Text section:
........
This is exactly how much humidity helps to slow down COVID-19

While everyone was out stocking up on toilet paper and hoarding antibacterial agents, they overlooked one thing that could help the most: a humidifier. 

Recent studies suggest that the spread of COVID-19 is linked to changes in climate, specifically that higher humidity equals slower spread. 

Increased humidity means the viral droplets will be heavier, therefore falling to the ground or other surfaces more quickly, where it will not survive and be less likely to infect you. Our immune systems also work better in higher humidity, so how do you increase humidity in your home? Buy a humidifier! Keep the levels of humidity around 40% – 60%, according to the recommendation by the Environmental Protection Agency.

With studies coming out of Yale in 2019, and a separate study published on June 9th, 2020 in the Geographical Analysis journal, higher humidity is linked to a reduced spread of the virus. Researchers in the study estimated that for every 1% increase in humidity, there was a 3% decrease in viral transmission.

A 50-city climate data study published on June 11th in JAMA Network Open was conducted during the early months of the COVID outbreak (January – March 10, 2020). This study analyzed and compared climate data from the 8 cities that had significant spread of the virus, with the 42 other cities that did not see substantial community spread. These 8 cities were Wuhan, China; Tokyo; Daegu, South Korea; Milan; Paris; Qom, Iran; Seattle, and Madrid. All had high infection rates, and all were located along the 30° and 50° N corridor, with temperatures between 41-52 F, and low absolute humidity. Coincidence? The researchers think not. 

Mohammad Sajadi, MD, of the University of Maryland School of Medicine, said recently in an interview with BreakingMED, that climate is just one of many factors associated with the spread of SARS-CoV-2. 

“Transmission is multifactorial, but temperature and humidity may give us some guidance about when areas have the highest potential risk,” he said.

Based on the findings of these studies, it seems that we can make estimated projections on which cities will see a drop or spike in cases due to climate changes in the coming months.
........
Data extracts:
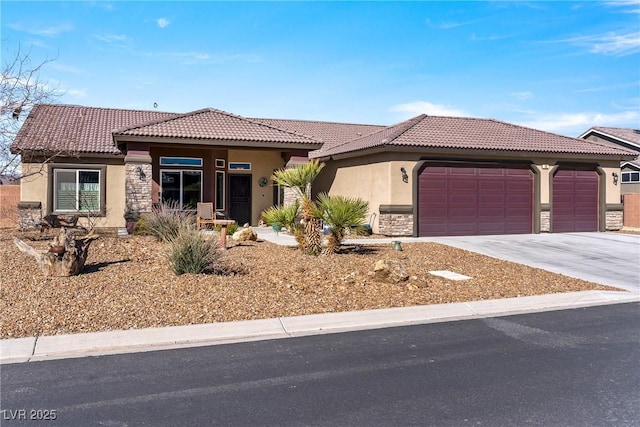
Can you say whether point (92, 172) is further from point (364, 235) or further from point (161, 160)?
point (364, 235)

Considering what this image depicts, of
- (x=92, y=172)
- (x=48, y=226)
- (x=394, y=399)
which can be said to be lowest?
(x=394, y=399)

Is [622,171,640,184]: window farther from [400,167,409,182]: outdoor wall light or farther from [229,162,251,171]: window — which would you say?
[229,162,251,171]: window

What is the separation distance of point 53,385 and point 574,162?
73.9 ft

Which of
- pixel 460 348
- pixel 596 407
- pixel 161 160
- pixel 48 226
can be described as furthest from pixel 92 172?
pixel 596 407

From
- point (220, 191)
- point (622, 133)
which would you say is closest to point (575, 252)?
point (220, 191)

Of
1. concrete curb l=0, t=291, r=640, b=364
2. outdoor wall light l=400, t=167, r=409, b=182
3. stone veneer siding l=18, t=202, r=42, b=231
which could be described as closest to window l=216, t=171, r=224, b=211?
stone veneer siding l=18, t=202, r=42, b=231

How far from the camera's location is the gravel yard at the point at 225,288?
........
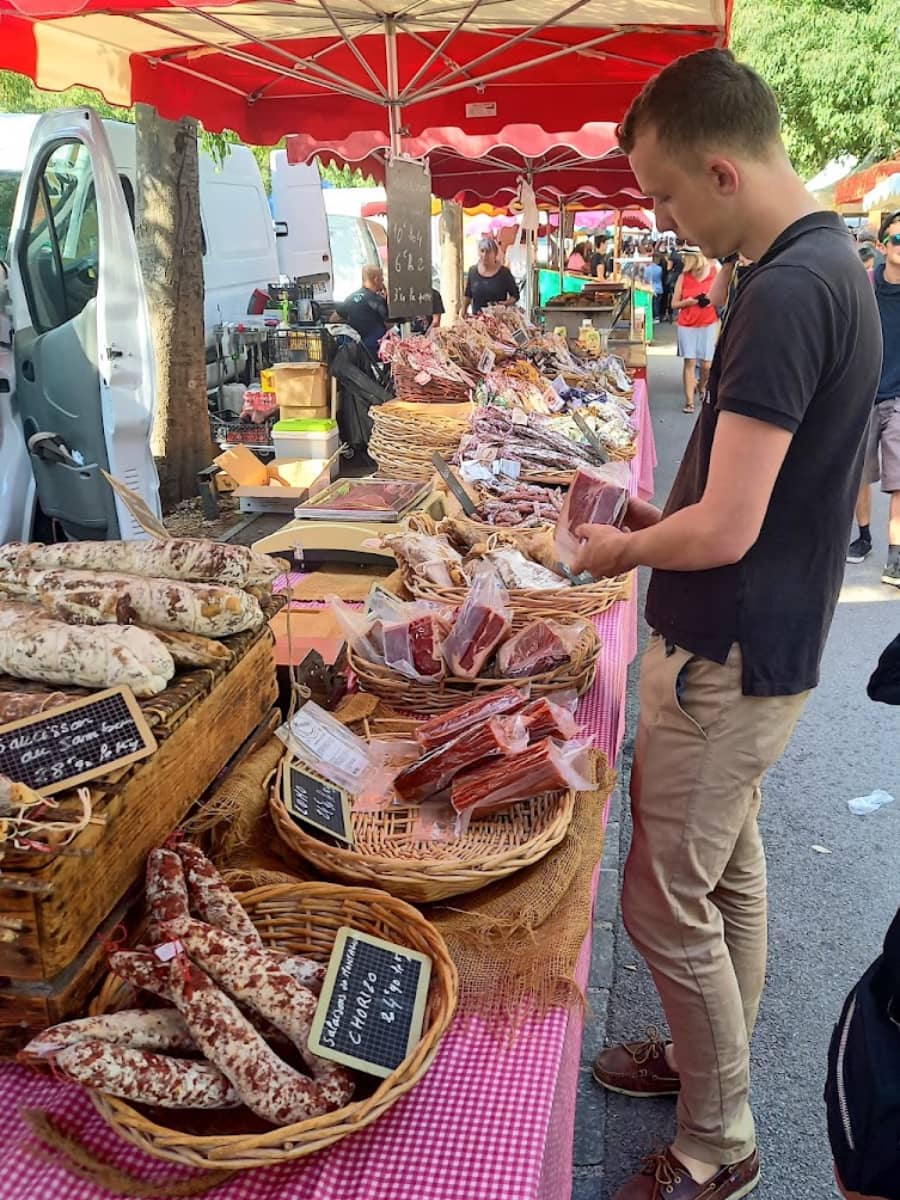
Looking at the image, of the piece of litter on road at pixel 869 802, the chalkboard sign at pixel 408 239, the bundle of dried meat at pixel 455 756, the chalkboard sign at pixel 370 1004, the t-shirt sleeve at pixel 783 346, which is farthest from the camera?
........
Tasks and exercises:
A – Decide whether each statement below agrees with the article on humidity and COVID-19. Answer yes or no for each, and quote the article's words that decide it.
(i) The Environmental Protection Agency recommends keeping humidity around 40% to 60%.
(ii) Seattle was one of the cities without substantial community spread.
(iii) The eight cities with significant spread had high absolute humidity.
B – According to the article on humidity and COVID-19, what drop in viral transmission did researchers estimate for every 1% increase in humidity?

Responses for each task:
A –
(i) Yes: "Keep the levels of humidity around 40% – 60%, according to the recommendation by the Environmental Protection Agency."
(ii) No: "These 8 cities were Wuhan, China; Tokyo; Daegu, South Korea; Milan; Paris; Qom, Iran; Seattle, and Madrid."
(iii) No: "with temperatures between 41-52 F, and low absolute humidity."

B – A 3% decrease in viral transmission.